Insurance giant is prototyping concrete and steel apartments in delayed modular factory
Insurance giant and leading light in modular housing L&G will not use timber as a structural material for its planned modular apartment product, the company has said.
L&G, which has invested £90m in its modular housing business since founding it in 2015, launched with the idea of basing its homes on cross-laminated timber (CLT) technology, but is yet to deliver homes at the scale originally envisaged.
Housing Today understands that the business is now at prototype stage for a modular apartment product based on a hybrid of concrete and steel frame. These materials mean L&G would be able to build tall blocks without risking falling foul of the post-Grenfell ban on combustible products in external walls for tall buildings, which was introduced by the government last year.
However, a spokesperson for L&G Modular Homes made clear the firm is sticking with CLT for its whole-house products. They said: “As we design each product, we evaluate the various material systems available and choose the system that performs best for the customer requirements, design type and regulatory requirements.
“We have chosen CLT for our two- and three-bedroom homes and are very happy with its performance. We have chosen a combination of concrete and steel for apartments as we believe this is the most effective way to meet the requirements for this product.”
The spokesperson did not comment on whether the move had been prompted by the government’s combustibles ban, which rules out any combustible materials in the external walls of buildings of 18m or higher, equivalent to around six storeys.
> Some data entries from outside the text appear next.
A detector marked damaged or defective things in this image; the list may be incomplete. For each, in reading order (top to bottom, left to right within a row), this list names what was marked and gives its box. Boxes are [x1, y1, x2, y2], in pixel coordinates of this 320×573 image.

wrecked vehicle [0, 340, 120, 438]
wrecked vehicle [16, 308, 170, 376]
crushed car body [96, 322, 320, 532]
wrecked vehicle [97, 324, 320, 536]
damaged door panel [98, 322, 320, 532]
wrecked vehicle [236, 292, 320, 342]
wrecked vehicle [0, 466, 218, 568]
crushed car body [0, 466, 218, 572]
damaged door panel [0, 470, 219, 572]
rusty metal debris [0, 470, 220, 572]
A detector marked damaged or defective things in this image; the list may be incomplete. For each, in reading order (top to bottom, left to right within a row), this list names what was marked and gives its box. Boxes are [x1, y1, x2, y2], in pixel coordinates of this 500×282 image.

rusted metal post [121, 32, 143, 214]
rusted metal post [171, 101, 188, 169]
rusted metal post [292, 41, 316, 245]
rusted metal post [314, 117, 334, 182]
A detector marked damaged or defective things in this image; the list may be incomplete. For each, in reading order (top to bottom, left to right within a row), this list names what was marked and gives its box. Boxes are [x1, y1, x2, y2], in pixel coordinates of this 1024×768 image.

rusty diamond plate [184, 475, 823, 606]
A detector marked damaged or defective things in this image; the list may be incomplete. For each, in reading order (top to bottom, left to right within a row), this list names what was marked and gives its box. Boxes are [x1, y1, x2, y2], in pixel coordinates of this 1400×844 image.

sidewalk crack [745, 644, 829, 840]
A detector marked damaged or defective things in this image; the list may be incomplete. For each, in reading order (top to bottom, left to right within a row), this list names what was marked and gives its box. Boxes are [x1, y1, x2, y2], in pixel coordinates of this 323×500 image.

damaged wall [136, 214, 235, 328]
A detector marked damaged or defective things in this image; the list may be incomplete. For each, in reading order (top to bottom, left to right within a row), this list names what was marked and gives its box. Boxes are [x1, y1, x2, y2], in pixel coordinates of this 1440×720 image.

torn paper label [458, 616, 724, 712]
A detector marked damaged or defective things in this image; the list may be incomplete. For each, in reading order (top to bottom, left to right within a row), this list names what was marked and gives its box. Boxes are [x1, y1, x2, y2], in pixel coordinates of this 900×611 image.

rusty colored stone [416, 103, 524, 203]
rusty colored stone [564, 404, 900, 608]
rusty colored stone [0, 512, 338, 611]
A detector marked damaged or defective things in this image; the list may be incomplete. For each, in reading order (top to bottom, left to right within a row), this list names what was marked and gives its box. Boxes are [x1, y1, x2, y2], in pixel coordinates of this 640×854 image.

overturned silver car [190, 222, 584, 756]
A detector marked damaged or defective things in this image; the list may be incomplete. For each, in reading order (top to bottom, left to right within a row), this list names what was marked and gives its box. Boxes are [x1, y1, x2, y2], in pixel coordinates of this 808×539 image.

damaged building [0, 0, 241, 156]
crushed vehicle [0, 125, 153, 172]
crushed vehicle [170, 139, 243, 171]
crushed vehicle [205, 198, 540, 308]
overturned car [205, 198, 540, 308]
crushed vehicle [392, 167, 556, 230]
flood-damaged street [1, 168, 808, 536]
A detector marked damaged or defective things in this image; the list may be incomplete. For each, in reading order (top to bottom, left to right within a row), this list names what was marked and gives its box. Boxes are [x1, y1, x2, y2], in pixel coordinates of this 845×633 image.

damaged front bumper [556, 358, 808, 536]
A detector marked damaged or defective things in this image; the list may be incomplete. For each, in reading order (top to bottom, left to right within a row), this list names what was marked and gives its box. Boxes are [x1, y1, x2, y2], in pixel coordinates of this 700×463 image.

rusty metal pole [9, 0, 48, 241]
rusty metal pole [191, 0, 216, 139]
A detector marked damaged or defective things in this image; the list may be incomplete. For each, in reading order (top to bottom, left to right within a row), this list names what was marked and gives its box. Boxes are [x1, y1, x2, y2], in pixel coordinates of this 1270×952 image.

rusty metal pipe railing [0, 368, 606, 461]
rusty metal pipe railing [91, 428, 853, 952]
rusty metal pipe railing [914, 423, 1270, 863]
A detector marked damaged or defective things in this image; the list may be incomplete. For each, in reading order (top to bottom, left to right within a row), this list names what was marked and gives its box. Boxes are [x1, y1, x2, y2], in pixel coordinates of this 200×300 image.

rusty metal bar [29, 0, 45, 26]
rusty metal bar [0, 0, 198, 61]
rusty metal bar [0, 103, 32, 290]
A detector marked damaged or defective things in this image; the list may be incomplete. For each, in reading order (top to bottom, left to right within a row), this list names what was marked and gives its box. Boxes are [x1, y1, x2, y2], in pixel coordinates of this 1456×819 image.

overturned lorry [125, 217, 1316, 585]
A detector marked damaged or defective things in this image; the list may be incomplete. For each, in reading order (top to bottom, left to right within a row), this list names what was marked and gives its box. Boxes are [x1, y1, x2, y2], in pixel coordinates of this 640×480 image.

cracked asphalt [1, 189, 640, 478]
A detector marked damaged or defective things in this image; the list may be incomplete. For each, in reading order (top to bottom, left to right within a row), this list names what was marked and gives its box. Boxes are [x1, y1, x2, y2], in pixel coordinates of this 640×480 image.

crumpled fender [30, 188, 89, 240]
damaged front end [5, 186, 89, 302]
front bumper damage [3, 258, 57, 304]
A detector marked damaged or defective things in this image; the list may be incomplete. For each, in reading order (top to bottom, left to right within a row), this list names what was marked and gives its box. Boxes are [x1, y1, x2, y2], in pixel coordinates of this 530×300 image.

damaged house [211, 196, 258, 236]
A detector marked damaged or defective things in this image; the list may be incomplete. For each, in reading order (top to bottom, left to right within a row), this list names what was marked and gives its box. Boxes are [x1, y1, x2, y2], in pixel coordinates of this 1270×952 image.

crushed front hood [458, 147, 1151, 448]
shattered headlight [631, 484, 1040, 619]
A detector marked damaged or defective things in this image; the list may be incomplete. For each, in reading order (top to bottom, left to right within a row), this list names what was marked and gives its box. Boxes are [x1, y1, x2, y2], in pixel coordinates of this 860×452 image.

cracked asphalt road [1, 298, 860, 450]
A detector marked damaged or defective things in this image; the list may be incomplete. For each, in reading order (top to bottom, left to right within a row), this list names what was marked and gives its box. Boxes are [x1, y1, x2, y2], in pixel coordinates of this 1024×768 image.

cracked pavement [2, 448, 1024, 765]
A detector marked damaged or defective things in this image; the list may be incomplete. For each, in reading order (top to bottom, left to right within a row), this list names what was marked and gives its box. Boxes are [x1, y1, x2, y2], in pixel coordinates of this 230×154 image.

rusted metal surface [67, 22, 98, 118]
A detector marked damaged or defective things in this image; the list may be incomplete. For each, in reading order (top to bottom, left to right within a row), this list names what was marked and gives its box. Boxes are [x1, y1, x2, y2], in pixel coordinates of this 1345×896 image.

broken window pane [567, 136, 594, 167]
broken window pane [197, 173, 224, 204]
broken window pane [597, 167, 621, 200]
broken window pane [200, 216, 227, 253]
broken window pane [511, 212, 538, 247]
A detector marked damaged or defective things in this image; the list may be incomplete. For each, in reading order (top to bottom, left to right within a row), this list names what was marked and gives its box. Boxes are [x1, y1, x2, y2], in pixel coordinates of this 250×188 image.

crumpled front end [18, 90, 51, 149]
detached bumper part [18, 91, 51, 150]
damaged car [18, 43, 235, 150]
A number of architects and CLT specialists have voiced fears that the rules could damage the CLT industry, despite structural timber products commonly performing well in fires.
L&G set up a 550,000ft2 factory in 2016 with the capacity to build 3,500 homes a year in Sherburn-in-Elmet, near Leeds, and originally said the first homes would be rolling off the production line in by June that year.
However, three years on the factory has mainly produced house prototypes, though it did deliver eight homes for Silva Homes in Berkshire. L&G is known to be looking to use the factory to produce two-bed and three-bed homes, three-bed and four-bed townhouses, and one-, two- and three-bed apartments.
It is not known how many customers L&G has for either its homes products or the apartment products it is now developing.
According to accounts filed in Companies House, the business has reported losses of £76m in the three financial years since it was set up, including a £28m write-down in 2017 of the value of the firm’s “fixed assets”.
Last year, L&G said the firm had encountered manufacturing “constraints”, which had taken longer to rectify than anticipated, including around the availability of CLT, since L&G could not get CLT boards of the correct tolerances supplied.
In June 2017, L&G changed leadership at the business, bringing in former Rolls-Royce executive Rosie Toogood to be the L&G modular’s chief executive.
In October, L&G chief executive Nigel Wilson told The Times that while setting up the factory had taken longer than he originally thought, he was now “very happy” with the business. He said: “The trajectory looks very positive and promising. There’s good customer acceptance now. The hard yards are over.”
A spokesperson for L&G declined to comment on the use of steel and concrete on apartments, and said that numbers and specific locations for L&G’s modular housing remain commercially confidential.